I would like to send my best wishes to all readers for 2012. Hopefully, this year will see even more interesting (re-)discoveries about Old Shanghai, better preservation of old buildings and many more people interested in this topic. Technical issues stopped all email notification to readers in early December, though I kept on writing posts about an ancient book about Yunnan and the opening of a new club in Bund 18. Thanks to the team at IT-Consultis for fixing various issues and upgrading the software running the blog. To start the year in a good way I have compiled the most read post during year 2011.
#1 – Reading “The Shanghailander” (May 2011): Writing about this long defunct magazine attracted a lot of attention this year. I believe this is one of the very few copies still available, if not the only one. Published in June 1937, just before the Japanese invasion of Shanghai, the central topic is about places to avoid hot and humid Shanghai summer, including places like seaside resort Qingdao. Articles on the same topic are published yearly in today’s equivalent like That’s or Time Out.

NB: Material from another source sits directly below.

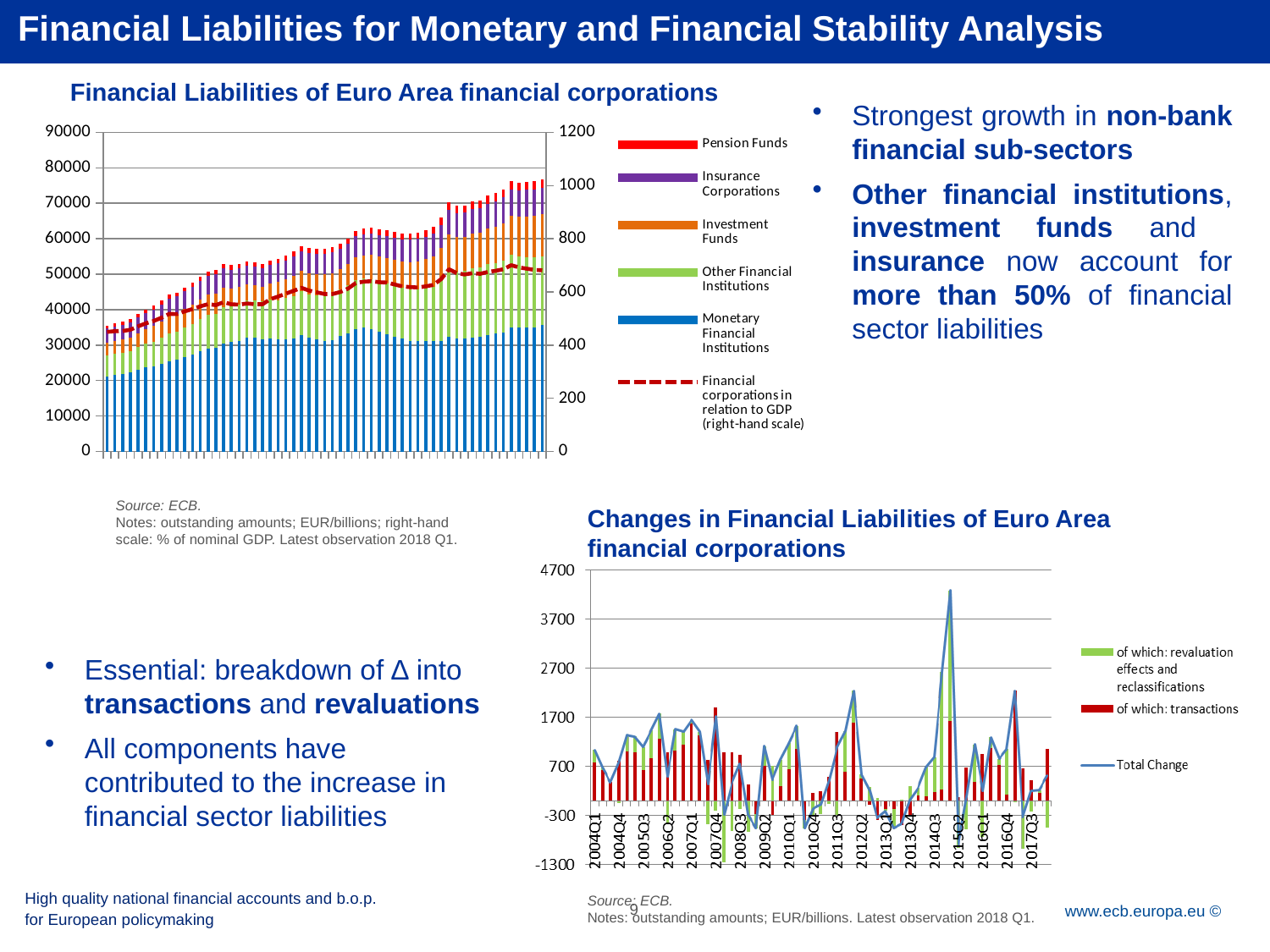
In the 'Financial Liabilities of Euro Area financial corporations' chart, do the total stacked bar values generally rise or fall from left to right? Rise In the 'Financial Liabilities of Euro Area financial corporations' chart, is the total of the first stacked bar greater or less than 40000? less In the 'Financial Liabilities of Euro Area financial corporations' chart, what is the maximum value shown on the right-hand axis? 1200 How many entries does the legend of the 'Financial Liabilities of Euro Area financial corporations' chart list? 6 In the 'Changes in Financial Liabilities of Euro Area financial corporations' chart, is the highest value of the Total Change line greater or less than 3700? greater What kind of chart is the 'Changes in Financial Liabilities of Euro Area financial corporations' chart? Stacked bar chart with a line In the 'Changes in Financial Liabilities of Euro Area financial corporations' chart, what is the lowest value shown on the vertical axis? -1300 What kind of chart is the 'Financial Liabilities of Euro Area financial corporations' chart? Stacked bar chart with a line In the 'Financial Liabilities of Euro Area financial corporations' chart, which series forms the bottom (blue) segment of the stacked bars? Monetary Financial Institutions How many entries does the legend of the 'Changes in Financial Liabilities of Euro Area financial corporations' chart list? 3 In the 'Financial Liabilities of Euro Area financial corporations' chart, is the total of the last stacked bar greater or less than 70000? greater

#2 – 20 years on (December 2009): The pictures of 1990 Shanghai are still catching a lot of attention. The difference between this version of Shanghai and today’s is really stunning. Shanghai’s architecture did not change much from the 1950’s until the 1980’s, but the city really caught up with modernity, destroying a lot of its past in the same move during the last 20 years.

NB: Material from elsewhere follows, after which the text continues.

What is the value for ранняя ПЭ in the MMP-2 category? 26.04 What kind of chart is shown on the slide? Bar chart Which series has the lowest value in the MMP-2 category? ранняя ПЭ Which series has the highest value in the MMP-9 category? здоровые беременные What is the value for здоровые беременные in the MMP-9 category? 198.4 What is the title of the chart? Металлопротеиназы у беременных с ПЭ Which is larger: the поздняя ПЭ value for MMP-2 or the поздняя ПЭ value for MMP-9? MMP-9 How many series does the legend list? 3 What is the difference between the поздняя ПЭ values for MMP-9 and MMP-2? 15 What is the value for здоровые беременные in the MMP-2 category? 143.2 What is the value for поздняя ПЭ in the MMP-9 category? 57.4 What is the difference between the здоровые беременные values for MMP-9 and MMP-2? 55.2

#3 – Sam Sanzetti, Shanghai photographer (June 2011): The rediscovery of Sam Sanzetti portraits of Old Shanghai residents took the Chinese internet in a storm. Using the latest social media, the Israeli consulate managed to find back a number of original models of the pictures. An exhibition should follow in 2012. Hopefully, the media exposure will expend to other countries, allowing models to be found in places were Shanghailanders and Shanghainese left such as Hong Kong, Taiwan, the USA and Australia.
#4 – Sin City (March 2008): The adventures of Huddersfield boy Ralph Shaw in Old Shanghai continues to attract readers to this blog. This is not the only first account of life for British single in the city, but it is one of the most well known and the book is really hard to find. Brought from the UK by the army in 1937, Ralph Shaw then moved to become a reporter for the North-China daily news, the most influential paper of North East China.
5 – Up river, Hankou’s foreign concessions (June 2008): Foreign presence in China was not confined to Shanghai by far. Up the Yangtze, today Wuhan, was a very developed city being the main transit point for China’s interior. Hankou was the third largest concession area after Shanghai and Tianjin, leaving an extensive heritage that is still visible today.